One was reported by an Arabic newspaper on Dec.16th to have been seen raiding garbage at Jarn Jafour. The Health Department of Abu Dhabi Municipality were ordered to find it 'dead or alive'. By Dec. 30th they had failed to do either, and no further information has been available. The last confirmed UAE sighting was several years ago, and identification remains suspect. A prominent local bedouin who used to keep four in captivity near Jebel Dhanna 'about 20 years ago' told the Recorder he doubts whether any remain in the wild.

Cape Hare (Lepus capensis)

A. Fresh holes and tracks seen amid desert scrub near Taweela on Sept. 22nd. (PH)

B. One disturbed 30 km inland from Mafraq near the Al Ain road on Nov. 30th. (JNB, RW)

C. Fresh holes and tracks seen at Ad Door, Umm al Qaiwain, Dec. 2nd. (PH)

Ethiopian Hedgehog (Paraechinus aethiopicus)

One decaying carcass was found in Batin Wood, Abu Dhabi, on May 10th. (PH)

Arabian Red Fox (Vulpes vulpes arabica)

A substantial presence of occupied fox holes in sandy banks at Ad Door, Umm al Qaiwain, seen on Dec.9th and 29th.
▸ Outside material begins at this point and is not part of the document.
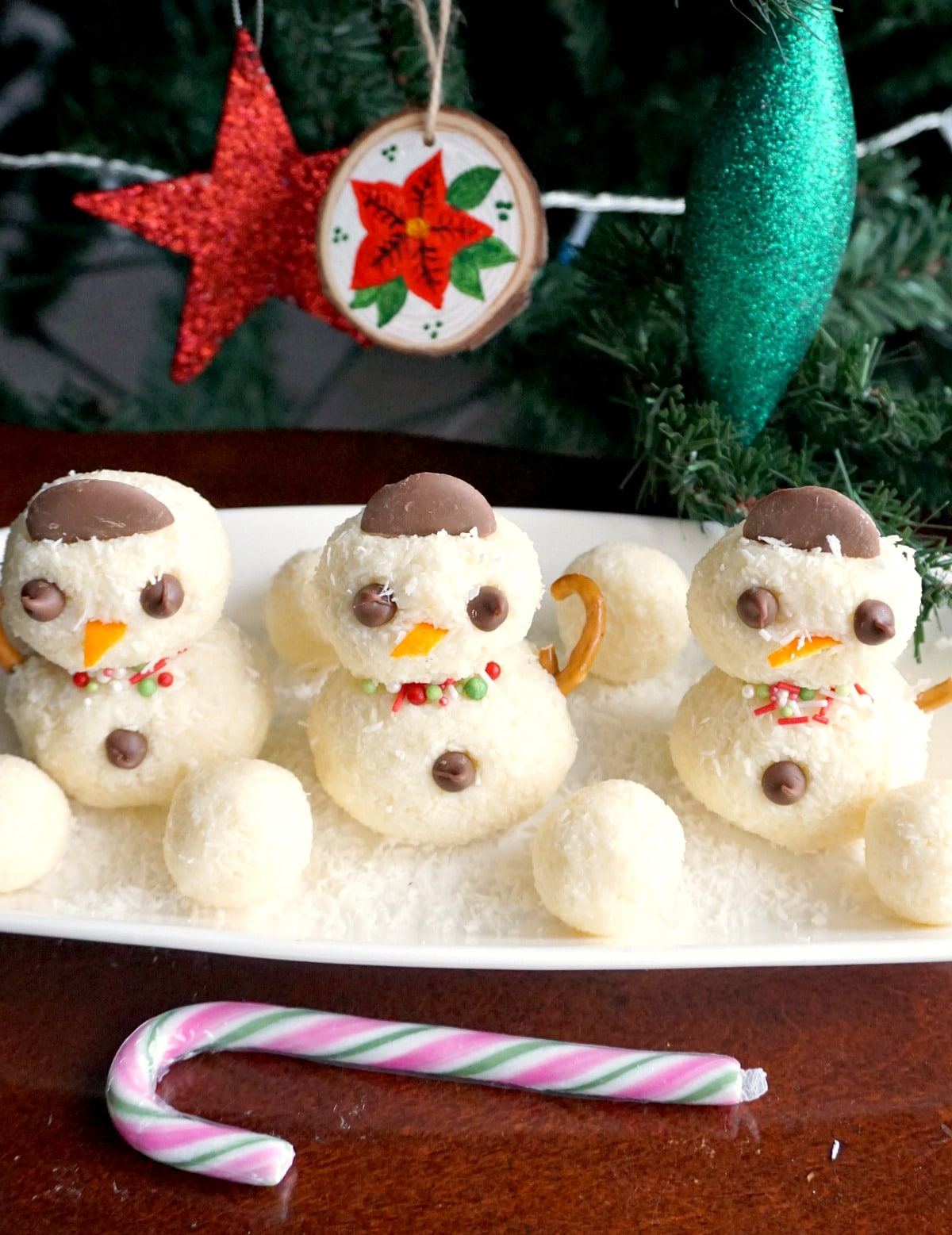 3 snowman truffles on a white rectangular plate with a Christmas tree in the background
On the first visit, the remains of a disturbed carcass were also seen. (PH)

According to Christian Gross's Mammals of the Southern Gulf', a colony is supposed to be living on Umm al Qaiwain breakwater. Fishermen questioned on Dec. 29th knew of none seen recently. Hearsay suggests that foxes continue to be seen in Abu Dhabi (where some are kept as pets in gardens). Records would be welcome.

Dugong (Dugong dugon)

The carcasses of three were brought into the Abu Dhabi fish souk on Dec. 18th. Subsequent investigations by the observer (JNB) suggest that between seventy and eighty a year are brought into the souk. Some, perhaps most, are caught by local fishermen from Mirfa, operating in the Khor al Bazm, beyond Jebel Dhanna.

No records of live dugong have been received in 1987, though again there is some hearsay evidence. Back-dated records received by the end of January will be incorporated into this report. The 1986 aerial survey showed several hundred in the Khor al Bazm area. Reports from the boating fraternity, please.

Caracal Lynx (Caracal caracal schmitzi)

Newspaper reports suggest these continue to exist in limited numbers in the Hajar Mountains in Ras al Khaimah, where they still fall prey to local hunters.

Naked-Bellied Tomb Bat (Taphozous nudiventris)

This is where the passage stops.